The day he was terminated, from midnight until approximately 06:30 a.m. on August 24, Shahulhameed “sabotaged various programs and applications; and accessed, copied, downloaded and/or disseminated trade secrets and proprietary information.”

“Specifically, due to the level of administrative access [Shahulhameed] had to Toyota’s system, [Shahulhameed] improperly accessed proprietary trade secrets and information such as pricing information, quality testing data, and parts testing data,” Toyoda said in the complaint.

“Based on information currently available, [Shahulhameed] logged on to various internal and external systems and programs that contain highly confidential and proprietary information of Toyota…If this information were disseminated to competitors or otherwise made public, it would be highly damaging to Toyota, and its suppliers, causing immediate and irreparable damage.”

Further, the automaker charges Shahulhameed with modifying 13 applications on toyotasupplier.com causing it to crash.

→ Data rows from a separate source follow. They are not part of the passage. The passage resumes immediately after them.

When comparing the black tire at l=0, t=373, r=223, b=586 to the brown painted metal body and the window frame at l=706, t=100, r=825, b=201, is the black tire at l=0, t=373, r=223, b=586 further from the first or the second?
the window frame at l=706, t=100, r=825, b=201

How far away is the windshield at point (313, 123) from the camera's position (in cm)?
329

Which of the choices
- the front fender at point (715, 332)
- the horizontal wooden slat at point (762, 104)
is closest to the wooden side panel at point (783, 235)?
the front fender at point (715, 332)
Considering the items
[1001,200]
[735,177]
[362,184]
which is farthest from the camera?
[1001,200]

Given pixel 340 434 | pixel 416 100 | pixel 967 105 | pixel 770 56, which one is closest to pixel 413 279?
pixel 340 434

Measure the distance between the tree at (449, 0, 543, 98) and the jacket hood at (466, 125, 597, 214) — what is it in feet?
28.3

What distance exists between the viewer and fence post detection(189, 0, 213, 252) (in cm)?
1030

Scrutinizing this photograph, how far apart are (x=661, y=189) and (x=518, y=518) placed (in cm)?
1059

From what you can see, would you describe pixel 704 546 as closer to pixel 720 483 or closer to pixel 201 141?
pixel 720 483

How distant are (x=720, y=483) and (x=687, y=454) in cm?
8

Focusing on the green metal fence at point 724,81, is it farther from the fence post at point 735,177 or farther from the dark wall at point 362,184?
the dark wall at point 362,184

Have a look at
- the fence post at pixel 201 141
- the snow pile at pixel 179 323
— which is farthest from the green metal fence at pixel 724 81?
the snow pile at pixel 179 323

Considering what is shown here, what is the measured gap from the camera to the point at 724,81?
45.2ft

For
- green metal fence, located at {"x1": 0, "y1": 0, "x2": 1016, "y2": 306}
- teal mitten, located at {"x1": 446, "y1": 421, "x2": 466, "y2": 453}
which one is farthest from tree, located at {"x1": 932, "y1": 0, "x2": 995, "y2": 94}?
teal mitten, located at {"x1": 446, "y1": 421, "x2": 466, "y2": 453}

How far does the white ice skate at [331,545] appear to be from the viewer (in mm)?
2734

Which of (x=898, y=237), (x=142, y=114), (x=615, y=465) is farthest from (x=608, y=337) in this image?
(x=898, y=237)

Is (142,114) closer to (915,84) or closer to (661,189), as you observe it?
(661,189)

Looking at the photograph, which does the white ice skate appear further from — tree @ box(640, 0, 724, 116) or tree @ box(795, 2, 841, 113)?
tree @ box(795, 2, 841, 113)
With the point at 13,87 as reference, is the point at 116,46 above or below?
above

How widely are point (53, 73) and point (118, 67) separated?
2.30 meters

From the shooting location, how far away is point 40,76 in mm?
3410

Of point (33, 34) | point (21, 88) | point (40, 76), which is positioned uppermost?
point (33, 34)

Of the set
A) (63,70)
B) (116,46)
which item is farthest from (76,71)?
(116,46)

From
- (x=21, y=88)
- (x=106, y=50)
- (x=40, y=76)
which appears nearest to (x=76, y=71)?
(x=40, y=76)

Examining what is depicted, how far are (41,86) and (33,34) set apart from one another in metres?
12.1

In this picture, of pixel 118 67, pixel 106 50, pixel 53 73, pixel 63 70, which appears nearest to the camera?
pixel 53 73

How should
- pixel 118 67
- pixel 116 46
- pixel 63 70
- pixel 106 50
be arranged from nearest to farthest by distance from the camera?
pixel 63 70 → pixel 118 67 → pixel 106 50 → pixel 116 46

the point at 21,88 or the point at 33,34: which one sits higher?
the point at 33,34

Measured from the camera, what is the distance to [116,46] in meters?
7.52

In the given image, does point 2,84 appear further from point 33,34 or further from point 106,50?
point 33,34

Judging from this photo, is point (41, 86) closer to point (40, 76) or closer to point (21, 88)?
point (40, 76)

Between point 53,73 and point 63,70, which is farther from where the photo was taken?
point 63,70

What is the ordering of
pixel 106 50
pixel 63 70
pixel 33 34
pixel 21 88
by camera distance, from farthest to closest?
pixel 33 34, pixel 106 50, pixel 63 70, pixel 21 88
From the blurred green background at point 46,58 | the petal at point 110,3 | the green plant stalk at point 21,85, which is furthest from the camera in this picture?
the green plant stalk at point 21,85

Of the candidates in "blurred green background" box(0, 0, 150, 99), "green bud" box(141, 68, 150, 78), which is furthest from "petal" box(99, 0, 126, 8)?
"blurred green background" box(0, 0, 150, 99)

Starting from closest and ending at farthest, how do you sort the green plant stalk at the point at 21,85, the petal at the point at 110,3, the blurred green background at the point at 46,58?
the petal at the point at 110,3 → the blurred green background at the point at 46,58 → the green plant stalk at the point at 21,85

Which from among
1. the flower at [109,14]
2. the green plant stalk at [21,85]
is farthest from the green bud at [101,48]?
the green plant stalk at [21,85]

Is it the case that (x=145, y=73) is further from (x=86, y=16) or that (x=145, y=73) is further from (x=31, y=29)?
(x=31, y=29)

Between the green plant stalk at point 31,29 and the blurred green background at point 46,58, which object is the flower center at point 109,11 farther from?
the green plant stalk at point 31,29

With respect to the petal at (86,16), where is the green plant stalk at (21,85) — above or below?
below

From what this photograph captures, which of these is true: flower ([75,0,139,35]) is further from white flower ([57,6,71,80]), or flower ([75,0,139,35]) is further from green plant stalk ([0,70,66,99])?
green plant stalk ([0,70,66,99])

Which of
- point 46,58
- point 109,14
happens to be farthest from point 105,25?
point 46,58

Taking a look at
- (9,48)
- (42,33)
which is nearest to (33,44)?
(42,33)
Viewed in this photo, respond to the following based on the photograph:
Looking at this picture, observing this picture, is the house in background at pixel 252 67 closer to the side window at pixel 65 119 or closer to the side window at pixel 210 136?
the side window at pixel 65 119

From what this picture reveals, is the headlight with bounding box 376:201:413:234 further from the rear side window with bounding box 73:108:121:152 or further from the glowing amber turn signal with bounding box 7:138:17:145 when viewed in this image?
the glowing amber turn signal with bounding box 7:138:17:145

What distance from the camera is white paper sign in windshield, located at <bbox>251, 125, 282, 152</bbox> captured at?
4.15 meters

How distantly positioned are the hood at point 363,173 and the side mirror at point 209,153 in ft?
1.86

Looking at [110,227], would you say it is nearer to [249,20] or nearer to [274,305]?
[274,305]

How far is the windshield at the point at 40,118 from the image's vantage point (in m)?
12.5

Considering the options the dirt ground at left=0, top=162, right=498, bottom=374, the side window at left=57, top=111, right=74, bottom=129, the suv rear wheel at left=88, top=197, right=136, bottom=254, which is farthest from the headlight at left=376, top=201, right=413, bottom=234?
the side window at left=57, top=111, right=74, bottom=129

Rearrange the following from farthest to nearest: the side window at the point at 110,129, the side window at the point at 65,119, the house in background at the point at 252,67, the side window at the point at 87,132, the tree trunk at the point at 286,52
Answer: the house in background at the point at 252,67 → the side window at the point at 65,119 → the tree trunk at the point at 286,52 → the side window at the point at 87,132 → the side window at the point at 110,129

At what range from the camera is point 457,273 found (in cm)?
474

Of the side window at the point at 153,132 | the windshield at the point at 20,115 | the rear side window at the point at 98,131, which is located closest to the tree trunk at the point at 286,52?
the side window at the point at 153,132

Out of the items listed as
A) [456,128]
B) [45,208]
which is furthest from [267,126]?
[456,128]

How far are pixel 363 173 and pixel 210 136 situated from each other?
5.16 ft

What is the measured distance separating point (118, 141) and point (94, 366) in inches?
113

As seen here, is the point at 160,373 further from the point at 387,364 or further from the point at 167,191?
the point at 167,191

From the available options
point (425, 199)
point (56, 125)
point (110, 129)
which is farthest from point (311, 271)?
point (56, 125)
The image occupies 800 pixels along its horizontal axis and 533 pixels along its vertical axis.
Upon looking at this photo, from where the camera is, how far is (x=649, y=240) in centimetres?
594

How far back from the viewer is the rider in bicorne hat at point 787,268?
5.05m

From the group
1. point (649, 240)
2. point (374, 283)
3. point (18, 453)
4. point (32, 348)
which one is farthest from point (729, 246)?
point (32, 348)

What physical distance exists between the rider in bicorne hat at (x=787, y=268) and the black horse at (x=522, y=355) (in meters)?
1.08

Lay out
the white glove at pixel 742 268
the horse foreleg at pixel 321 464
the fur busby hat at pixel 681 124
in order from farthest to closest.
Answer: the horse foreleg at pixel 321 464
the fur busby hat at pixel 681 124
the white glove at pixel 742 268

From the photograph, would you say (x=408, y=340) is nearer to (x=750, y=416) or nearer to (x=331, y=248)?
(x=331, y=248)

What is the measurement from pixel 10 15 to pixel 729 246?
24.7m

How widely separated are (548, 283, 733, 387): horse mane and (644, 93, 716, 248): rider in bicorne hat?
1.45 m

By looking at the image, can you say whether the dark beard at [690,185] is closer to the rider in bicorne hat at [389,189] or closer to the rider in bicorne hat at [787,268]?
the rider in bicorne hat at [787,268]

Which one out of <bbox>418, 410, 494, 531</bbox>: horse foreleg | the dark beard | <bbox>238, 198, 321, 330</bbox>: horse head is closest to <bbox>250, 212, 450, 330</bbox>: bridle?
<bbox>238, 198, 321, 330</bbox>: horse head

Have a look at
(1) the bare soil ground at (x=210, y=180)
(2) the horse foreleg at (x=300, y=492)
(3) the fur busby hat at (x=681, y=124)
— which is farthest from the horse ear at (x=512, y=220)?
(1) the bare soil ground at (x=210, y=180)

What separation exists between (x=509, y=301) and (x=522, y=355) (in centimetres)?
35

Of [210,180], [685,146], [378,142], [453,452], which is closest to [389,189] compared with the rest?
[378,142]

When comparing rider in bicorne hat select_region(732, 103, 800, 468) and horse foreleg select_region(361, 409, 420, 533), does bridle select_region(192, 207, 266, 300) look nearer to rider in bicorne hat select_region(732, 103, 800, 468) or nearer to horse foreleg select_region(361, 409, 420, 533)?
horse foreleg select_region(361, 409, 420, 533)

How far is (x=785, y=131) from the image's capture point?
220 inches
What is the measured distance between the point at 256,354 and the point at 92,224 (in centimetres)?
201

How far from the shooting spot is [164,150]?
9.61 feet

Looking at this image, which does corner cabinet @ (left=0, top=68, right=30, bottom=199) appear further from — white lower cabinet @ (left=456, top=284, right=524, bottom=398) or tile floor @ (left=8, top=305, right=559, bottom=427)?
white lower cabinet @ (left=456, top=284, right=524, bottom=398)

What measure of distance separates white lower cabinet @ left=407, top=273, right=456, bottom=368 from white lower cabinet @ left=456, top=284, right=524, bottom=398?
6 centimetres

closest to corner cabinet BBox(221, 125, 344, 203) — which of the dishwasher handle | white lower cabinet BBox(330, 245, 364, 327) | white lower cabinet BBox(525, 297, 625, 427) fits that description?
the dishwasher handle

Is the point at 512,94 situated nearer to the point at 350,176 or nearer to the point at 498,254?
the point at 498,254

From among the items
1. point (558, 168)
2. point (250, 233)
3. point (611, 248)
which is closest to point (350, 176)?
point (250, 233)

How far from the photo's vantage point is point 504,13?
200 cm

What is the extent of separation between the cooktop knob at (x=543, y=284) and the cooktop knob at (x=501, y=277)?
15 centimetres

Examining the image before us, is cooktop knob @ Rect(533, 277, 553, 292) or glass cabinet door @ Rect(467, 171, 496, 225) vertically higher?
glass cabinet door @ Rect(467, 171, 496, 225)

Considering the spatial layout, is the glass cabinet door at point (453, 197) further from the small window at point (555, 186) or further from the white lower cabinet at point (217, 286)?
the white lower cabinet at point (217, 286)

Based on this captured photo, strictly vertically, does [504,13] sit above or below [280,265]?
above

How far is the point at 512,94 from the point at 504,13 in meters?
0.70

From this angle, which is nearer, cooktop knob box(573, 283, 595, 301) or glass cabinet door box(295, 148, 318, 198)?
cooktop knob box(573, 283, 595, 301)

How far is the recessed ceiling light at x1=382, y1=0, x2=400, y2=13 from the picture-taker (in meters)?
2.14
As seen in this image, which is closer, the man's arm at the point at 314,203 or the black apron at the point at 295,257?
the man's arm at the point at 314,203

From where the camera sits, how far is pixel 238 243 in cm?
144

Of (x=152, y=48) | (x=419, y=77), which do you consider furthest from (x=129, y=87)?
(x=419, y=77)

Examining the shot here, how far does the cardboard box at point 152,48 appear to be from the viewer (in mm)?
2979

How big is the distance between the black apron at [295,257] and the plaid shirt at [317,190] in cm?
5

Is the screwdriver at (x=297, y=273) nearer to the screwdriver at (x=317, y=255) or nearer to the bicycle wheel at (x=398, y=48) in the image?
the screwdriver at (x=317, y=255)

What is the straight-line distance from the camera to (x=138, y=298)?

“At this point, the level of damage caused by [Shahulhameed’s] unauthorized access to Toyota’s computer system is unknown. It will take days for Toyota’s IT department to determine the full extent of its damage as a result of [Shahulhameed’s] efforts to sabotage its system,” the complaint explains.

As it turns out, Toyota almost lost their chance to confront Shahulhameed in court. After he was released on bond, he told corporate investigators that he was planning on returning home to India (he is in the U.S. on an H1B visa). The automaker asked the court for a temporary restraining order preventing him from leaving, but it wasn’t needed as he agreed to an order on Monday that he would not travel for 14 days.

Shahulhameed remains free on a $2,500 bond until trial.